Volge Saga, Silenced is a 24 hour projected performance video installation by Monet Clark. it is being staged at ATA Window Gallery on Valencia Street in San Francisco starting Friday November 15, 12 noon. Monet’s website hosts an explanation of the ideology behind this installation:
“The VöLVA SAGA series was born out of a desire to elucidate the connection between commonly held biases and valuations in mainstream western thought and environmental destruction, racism, misogyny and the abuse of animals. With humorous superhero-like and model-esque characters and costuming, VöLVA SAGA draws inspiration from cultures which exhibit different traditional valuations than our own, both past and present and of all races. I will comically portray archetypical yet oft marginalized and shunned female characters, who embody current American and western cultural aversions and taboos. Through them I draw parallels between a divergent set of problems, which according to VöLVA SAGA stem from cultural tendencies to exult certain attributes and marginalize their opposites, and a tendency to separate parts from the whole. VöLVA SAGA poses that the resultant cultural imbalance in turn has created a global imbalance, commonly referred to as global warming and global climate change.
“VöLVA SAGA points towards the many problematic results of this imbalanced cultural mindset: an over-exploitation of the Earth without cognizance or regard for how damaging parts affects the whole biosphere; a medical ideology which treats symptoms versus treating causes of disease, uses force versus working with whole systems of the body, separates mind and body, and treats parts without consideration of the effects to the whole body; the lack of consideration as to the collateral damage caused by monoculture agricultural practices, which forces nature to conform, destroys bio-diversity, and through the spraying of pesticides targeting specific insects, ends up poisoning and killing many other species including the vitally important bees needed for pollinating our food supply; factory farming which forces sentient animals into unethical and torturous practices which not only causes immense suffering and stress, but also results in unhealthy food laced with stress hormones and other unhealthy chemicals; the dismissal of indigenous perspectives in part for understanding and valuing things ridiculed and not understood in the mainstream western viewpoint; in the vulnerability of male bodied individuals who dress and/or exhibit qualities which are considered feminine; and etc. We see this mindset playing a role in the vulnerability of women in the Burning Times and in present time in the vulnerability of women, trans people, the indigenous, nature, animals, and bees, etc. now in present time, and as we face extinction the vulnerability of us all. VöLVA SAGA suggests that it is problematic to highly esteem linear, logical and rational thought processes; detachment; the conscious mind; conquering, destruction and force; hardness; the physical and the visible world; the external; and the fast paced, when the opposite attributes are dismissed, devalued and ridiculed. VöLVA SAGA asks us to notice our attitudes towards non-linear and intuitive methods of data gathering; the emotional; the subconscious; nurturing, healing and yielding; softness; the spiritual, the mystical, the energetic, and the invisible world; the internal; and that which is still, and to consider developing an equal valuation of these attributes to their counterparts.
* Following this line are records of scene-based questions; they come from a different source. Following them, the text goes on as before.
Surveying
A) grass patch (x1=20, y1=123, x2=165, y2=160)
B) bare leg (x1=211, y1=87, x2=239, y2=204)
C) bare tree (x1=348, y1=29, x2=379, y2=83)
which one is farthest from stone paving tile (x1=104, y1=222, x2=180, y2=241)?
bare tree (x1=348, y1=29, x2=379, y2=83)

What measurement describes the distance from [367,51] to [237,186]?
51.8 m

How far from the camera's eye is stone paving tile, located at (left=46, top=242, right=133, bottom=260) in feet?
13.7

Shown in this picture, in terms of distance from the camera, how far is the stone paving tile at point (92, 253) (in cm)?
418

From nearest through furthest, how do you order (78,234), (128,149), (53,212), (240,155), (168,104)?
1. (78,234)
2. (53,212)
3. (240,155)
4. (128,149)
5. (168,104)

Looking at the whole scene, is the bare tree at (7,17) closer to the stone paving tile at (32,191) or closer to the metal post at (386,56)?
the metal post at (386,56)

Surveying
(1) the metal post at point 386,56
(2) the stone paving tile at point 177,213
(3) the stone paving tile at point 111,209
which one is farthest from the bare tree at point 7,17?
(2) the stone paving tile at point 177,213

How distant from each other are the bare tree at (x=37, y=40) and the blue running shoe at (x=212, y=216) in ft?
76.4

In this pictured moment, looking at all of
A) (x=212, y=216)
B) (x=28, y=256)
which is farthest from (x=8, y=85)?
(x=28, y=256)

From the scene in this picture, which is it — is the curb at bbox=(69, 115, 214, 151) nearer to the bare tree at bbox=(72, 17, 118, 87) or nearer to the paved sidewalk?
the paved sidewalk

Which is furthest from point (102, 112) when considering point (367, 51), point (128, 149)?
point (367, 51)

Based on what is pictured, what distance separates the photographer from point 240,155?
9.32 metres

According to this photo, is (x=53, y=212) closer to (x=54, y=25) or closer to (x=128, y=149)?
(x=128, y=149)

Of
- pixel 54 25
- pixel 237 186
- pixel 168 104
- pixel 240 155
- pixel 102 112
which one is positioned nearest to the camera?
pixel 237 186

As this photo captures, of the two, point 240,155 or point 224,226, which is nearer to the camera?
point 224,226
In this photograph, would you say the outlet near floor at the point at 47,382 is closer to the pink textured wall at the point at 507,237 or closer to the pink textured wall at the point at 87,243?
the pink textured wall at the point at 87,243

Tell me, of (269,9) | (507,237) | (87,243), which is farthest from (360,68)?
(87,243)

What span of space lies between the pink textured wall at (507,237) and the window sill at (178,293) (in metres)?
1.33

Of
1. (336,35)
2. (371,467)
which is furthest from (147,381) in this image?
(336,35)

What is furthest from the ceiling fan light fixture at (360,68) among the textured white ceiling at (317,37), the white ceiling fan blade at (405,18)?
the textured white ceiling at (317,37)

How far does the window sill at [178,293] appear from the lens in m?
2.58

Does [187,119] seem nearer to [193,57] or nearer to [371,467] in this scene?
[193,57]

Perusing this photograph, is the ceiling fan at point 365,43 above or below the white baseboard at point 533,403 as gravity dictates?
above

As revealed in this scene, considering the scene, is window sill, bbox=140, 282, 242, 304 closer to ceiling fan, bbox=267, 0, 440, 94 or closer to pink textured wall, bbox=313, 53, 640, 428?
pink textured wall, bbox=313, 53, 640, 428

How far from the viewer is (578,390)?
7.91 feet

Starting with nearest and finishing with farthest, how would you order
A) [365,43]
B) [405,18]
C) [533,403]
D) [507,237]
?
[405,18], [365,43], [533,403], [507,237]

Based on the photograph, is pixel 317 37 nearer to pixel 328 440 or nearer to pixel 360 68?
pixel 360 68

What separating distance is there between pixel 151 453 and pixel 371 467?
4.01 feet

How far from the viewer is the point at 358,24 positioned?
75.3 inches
“The former listed attributes are categorized as Yang masculine principals in Chinese mystical Taoist philosophy. Yang also includes heat, dryness and fire. The attributes on the latter list are considered Yin feminine principals, which also include cooling, moistness and water. VöLVA SAGA points out that the Yin attributes which have been traditionally tethered to women and then readily devalued in our current western view, in actuality can and have been embodied by all genders. For instance there been many male shamans who intuited prophecies, and there have been many female warriors who have exhibited force. Likewise the Taoist philosophical symbol for Yin and Yang reminds us that both qualities are a part of each other, and are parts of the same whole.”